American martial artist

Randall G. Hassell (June 5, 1948 – August 4, 2015) was the Chief Instructor for the American Shotokan Karate Alliance (ASKA), Senior Editor of Tamashii Press, President of the American JKA Karate Association (AJKA), and a Founding Fellow of the International Karate Society (IKS).

Sensei Hassell began his study of the history and philosophy of martial arts in general (and karate-do in particular)
while majoring in English Literature at Washington University in St. Louis. As a member of the Japan Karate Association (JKA), Sensei Hassell began karate training in 1960, becoming one of the first Americans to pioneer Shotokan karate and later introducing it to the St. Louis, Missouri area in 1961.

Sensei Hassell later left the JKA in 1984 in order to help form an American counterpart to the JKA, the American JKA Karate Association. On 1 September 2002, he was voted and became President of the AJKA.

In November 2000, Sensei Hassell received honors from many national, state, and local dignitaries in recognition of his 40 years of dedication to Shotokan karate.
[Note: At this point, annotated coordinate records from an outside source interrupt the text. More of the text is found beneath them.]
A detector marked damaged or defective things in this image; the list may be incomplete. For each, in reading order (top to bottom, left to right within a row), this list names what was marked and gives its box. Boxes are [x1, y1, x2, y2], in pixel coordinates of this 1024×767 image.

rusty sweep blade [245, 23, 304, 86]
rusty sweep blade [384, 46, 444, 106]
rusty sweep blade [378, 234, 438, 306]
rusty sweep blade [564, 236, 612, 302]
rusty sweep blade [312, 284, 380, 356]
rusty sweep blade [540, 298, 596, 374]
As a teacher, Sensei Hassell was known for his concentration on practical application of the fundamental principles of karate and for the application of kata techniques and principles to self-defense and kumite.

In addition to teaching at the ASKA Headquarters Dojo and at various YMCAs and school districts in the St. Louis, Missouri, metro area, Sensei Hassell oversaw the instruction and administration of thousands of students nationwide in ASKA and AJKA affiliated clubs, and traveled extensively, teaching, lecturing, and officiating.

Hassell died on August 4, 2015, at age 67.

==Writings==
As of March 2006, Sensei Hassell had published more than 100 articles in numerous periodicals around the world, and more than 28 books including:

- Shotokan Karate: Its History and Evolution
Noted for being the first comprehensive written history of Shotokan Karate in any language
- The Complete Idiot's Guide to Karate
- The Karate Experience: A Way of Life
- Conversations with the Master: Masatoshi Nakayama
- Karate Ideals
- The Karate Spirit (Selected Columns from Black Belt magazine)
- Karate Training Guide Volume 1: Foundations of Training
- Karate Training Guide Volume 2: Kata—Heian, Tekki, Bassai Dai
- Samurai Journey (with Osamu Ozawa)
- Zen, pen and sword

==Citations==
- Martial Arts Illustrated magazine has called Sensei Hassell "Shotokan's Great Communicator" and "The spiritual voice for a generation of karate-do practitioners."
- The Fighter magazine has said Sensei Hassell is, "hands down, the world's finest, most authoritative karate-do writer."